Over at The Pour this week, New York Times chief wine critic Eric Asimov enjoys a heavy meal and follows it with an Old World flourish: a drink of bitter digestif. Asimov's choice is Underberg, the venerable German bitter sold in paper-wrapped, single-portion bottles, widely acclaimed to be the most fitting cap to a meal, especially one that's particularly heavy or rich.
Bitters aren't particularly big in America--and here we're talking potable bitters, as opposed to aromatic bitters such as Angostura which are used in drops and dashes--with a few notable exceptions. Campari has a firm grip on the bitters market here, but that mainly crops up as an aperitif as opposed to a stomach-settling finish to a meal; and another once-esteemed German herbal liqueur, Jägermeister , has seen its image sullied as its profits have soared, thanks to its widespread embrace by the spring break, drop-a-Jäger-in-your-Red-Bull crowd.
Pockets of bitters lovers exist, though, and for those with amore for amaro, there are plenty of good options out there. The once hard-to-find Hungarian bitter, Unicum, is now popping up with increasing frequency; Cynar, the Italian artichoke-based spirit, is earning new fans in New York and Seattle; and Fernet Branca--a legendary digestivo from Milan that seems to have a special place in the heart of every bartender in San Francisco--is not too hard to find.

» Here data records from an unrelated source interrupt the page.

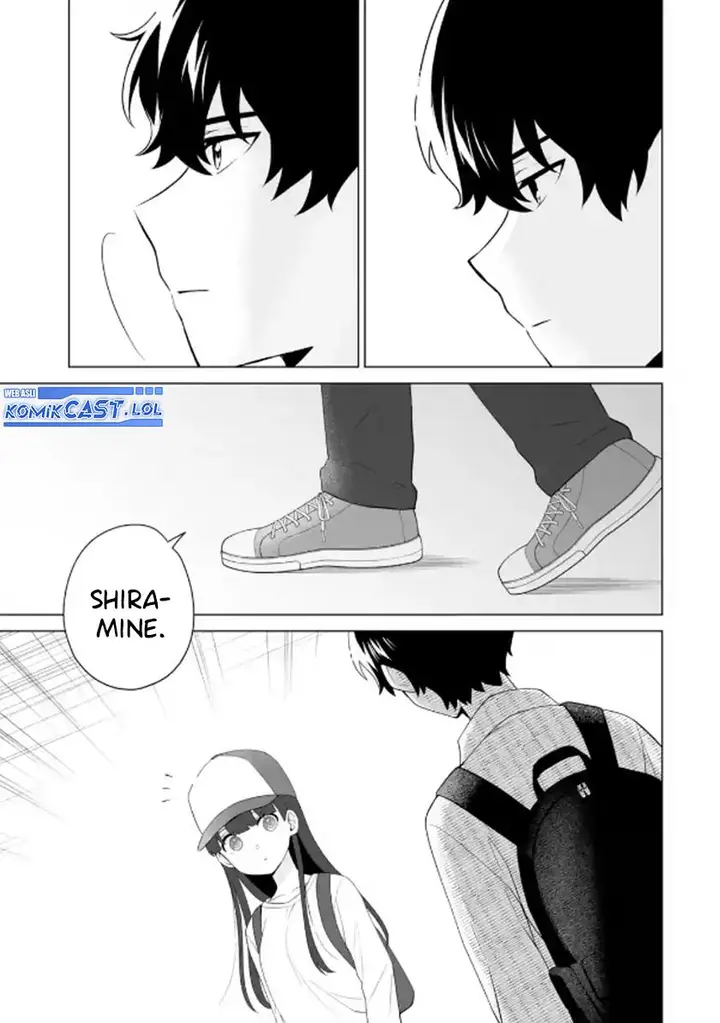 image-komik-dou-ka-ore-wo-houtte-oitekure-chapter-13-28/30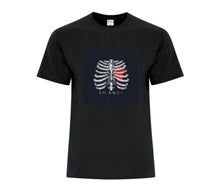 Load image into Gallery viewer, Crew Neck T-shirt
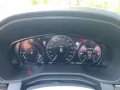 Mazda CX-80 2.5L e-SKYACTIV PHEV 327ps Homura Plus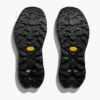 HOKA Anacapa Breeze Mid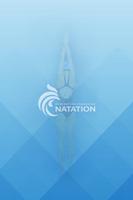 FF Natation Haut Niveau INSEP  captura de pantalla 1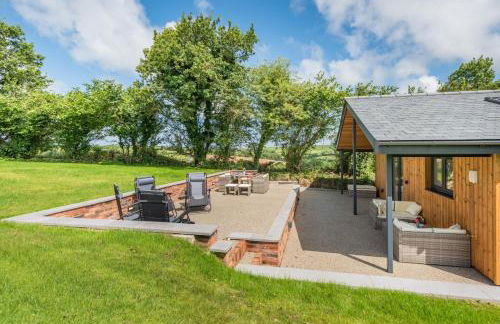 2 Bed in Fairy Cross oc-l32198 - Foto 21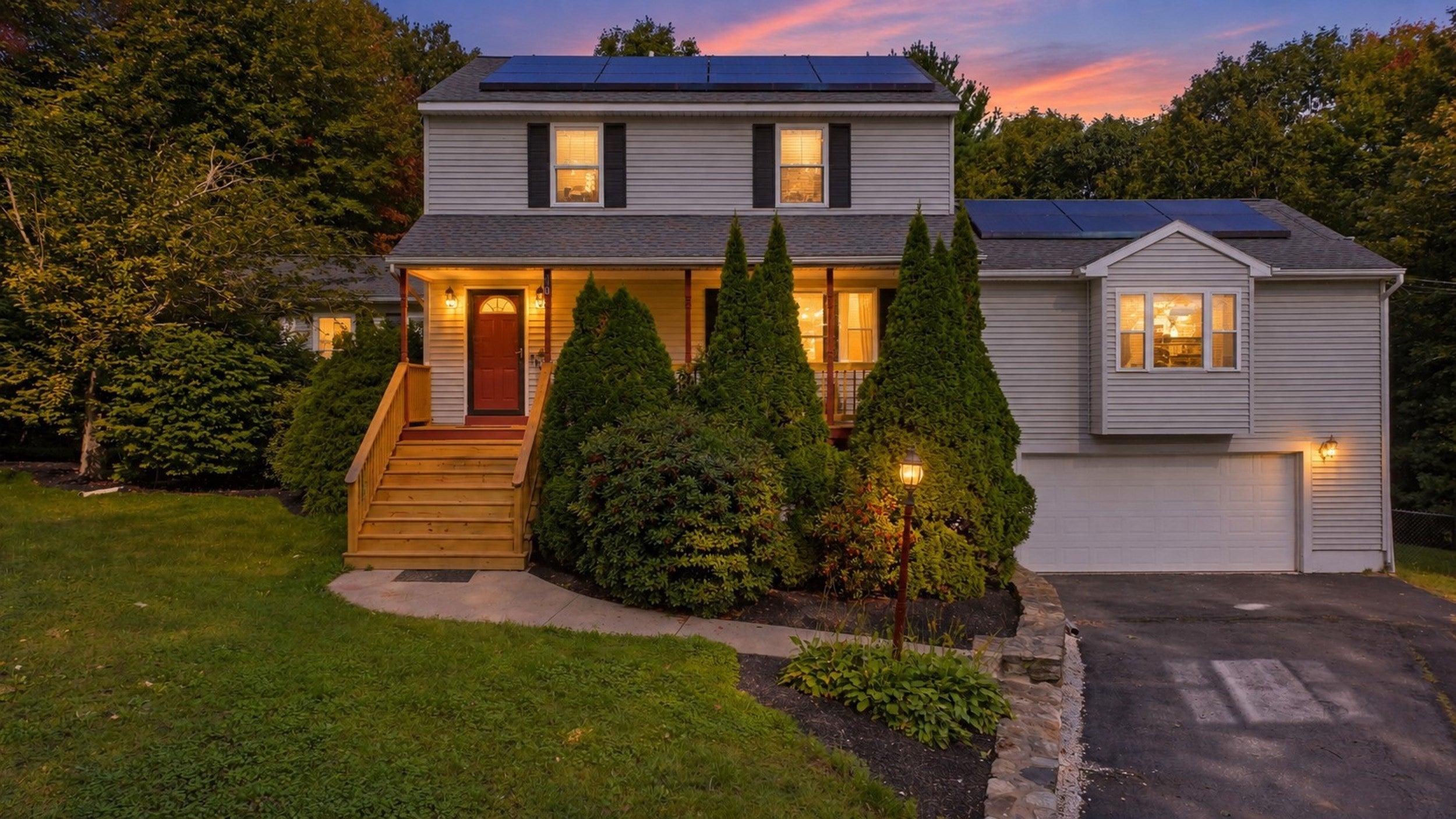 128 Baldwin Street, Leicester, MA, 128 Baldwin Street, Leicester, MA Photo #1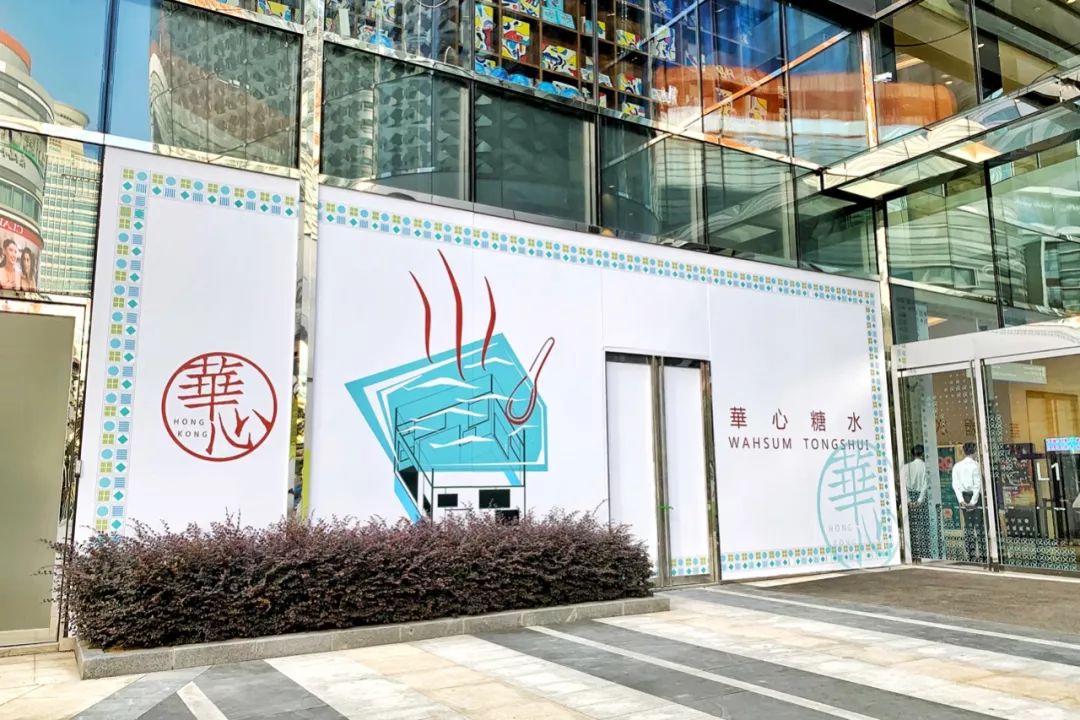 8月购物日记秋季购物清单,8月8号日记该怎么写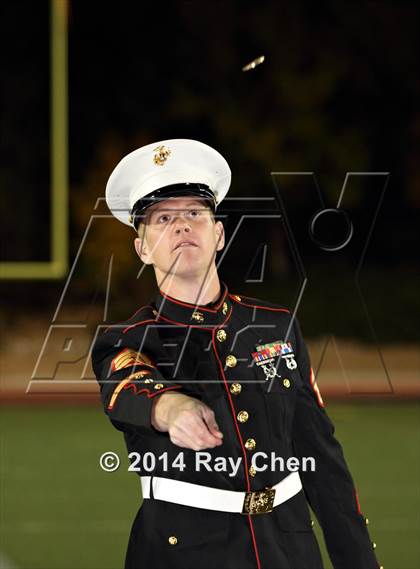 Thumbnail 2 in Valor Christian @ Cherry Creek photogallery.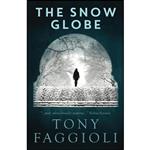 کتاب The Snow Globe اثر Tony Faggioli انتشارات تازه ها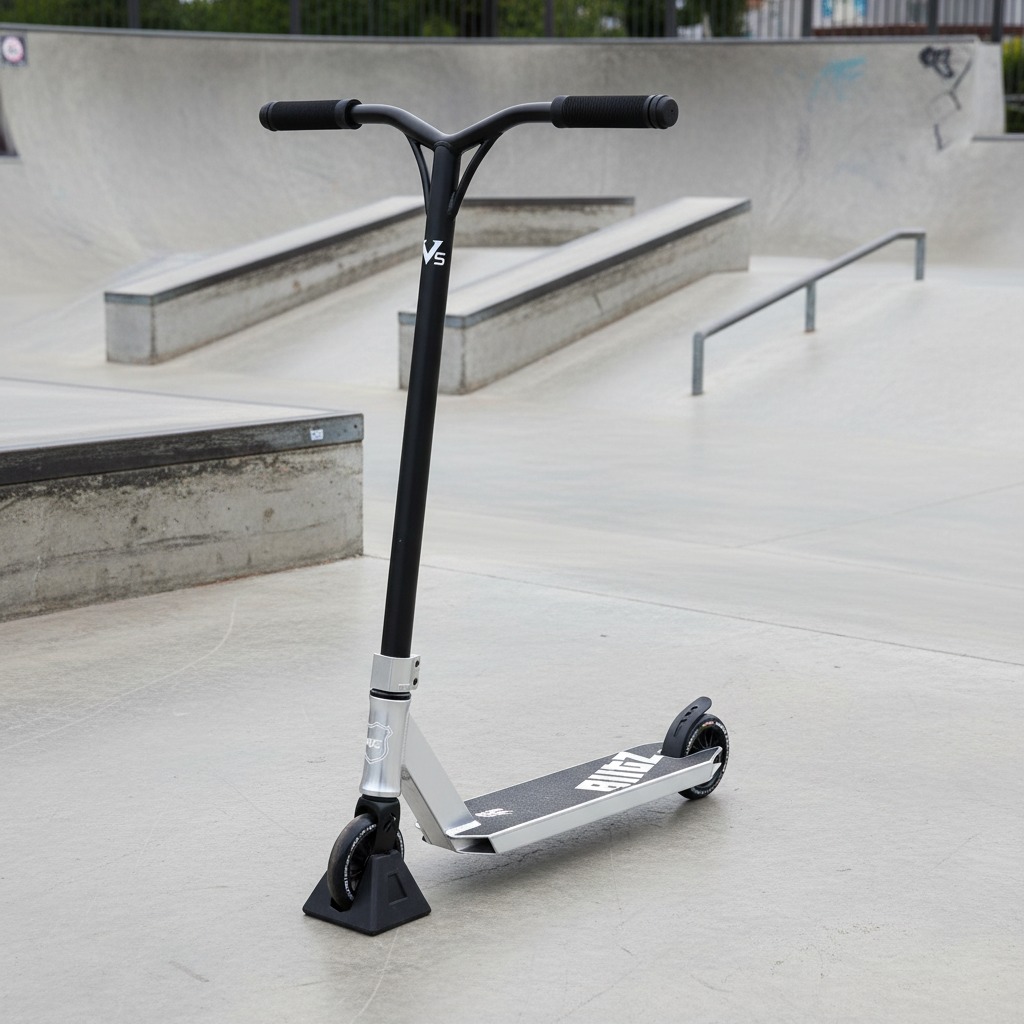 CSD Pro Stunt Scooter – (Beginner)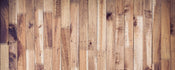 Dimex Timber Wall Papier Peint 375x150cm 5 bandes | yourdeclineoration.com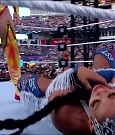 WWE_SummerSlam_2022_720p_WEB_h264-HEEL_mp4_000676654.jpg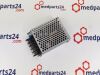 GE HK25A-5/A Power Supply Ultrasound General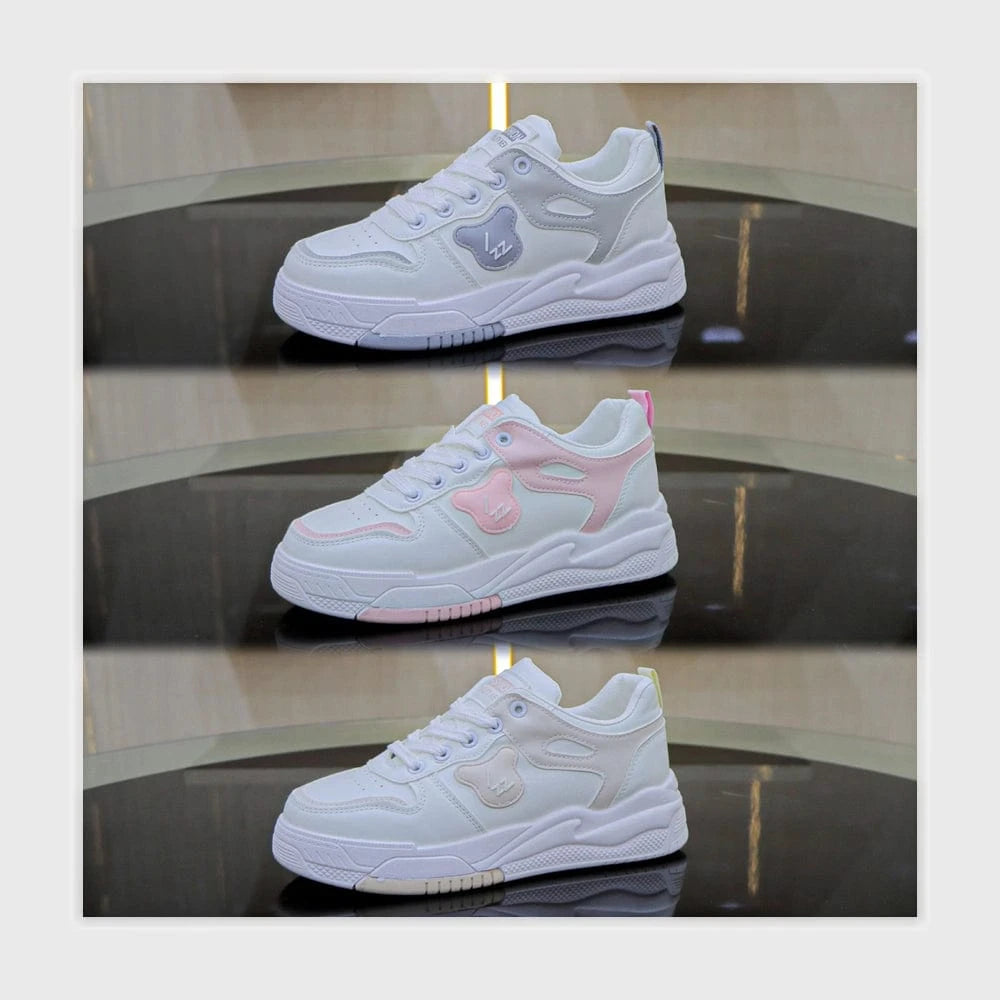 gahez market جاهز ماركت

In fact, if you open up the Italian bitter bag, out comes a flood of different spirits made to settle a full stomach, from Amaro Ramazotti to Amero Lucano to Averna .
While the use of digestive bitters is on the wane in Europe, there are still many passionate holdouts as well as new believers. Where do you fit in? Does a little Underberg help soothe you after a big meal, or are your post-prandial needs satisfied simply by a walk and a nap?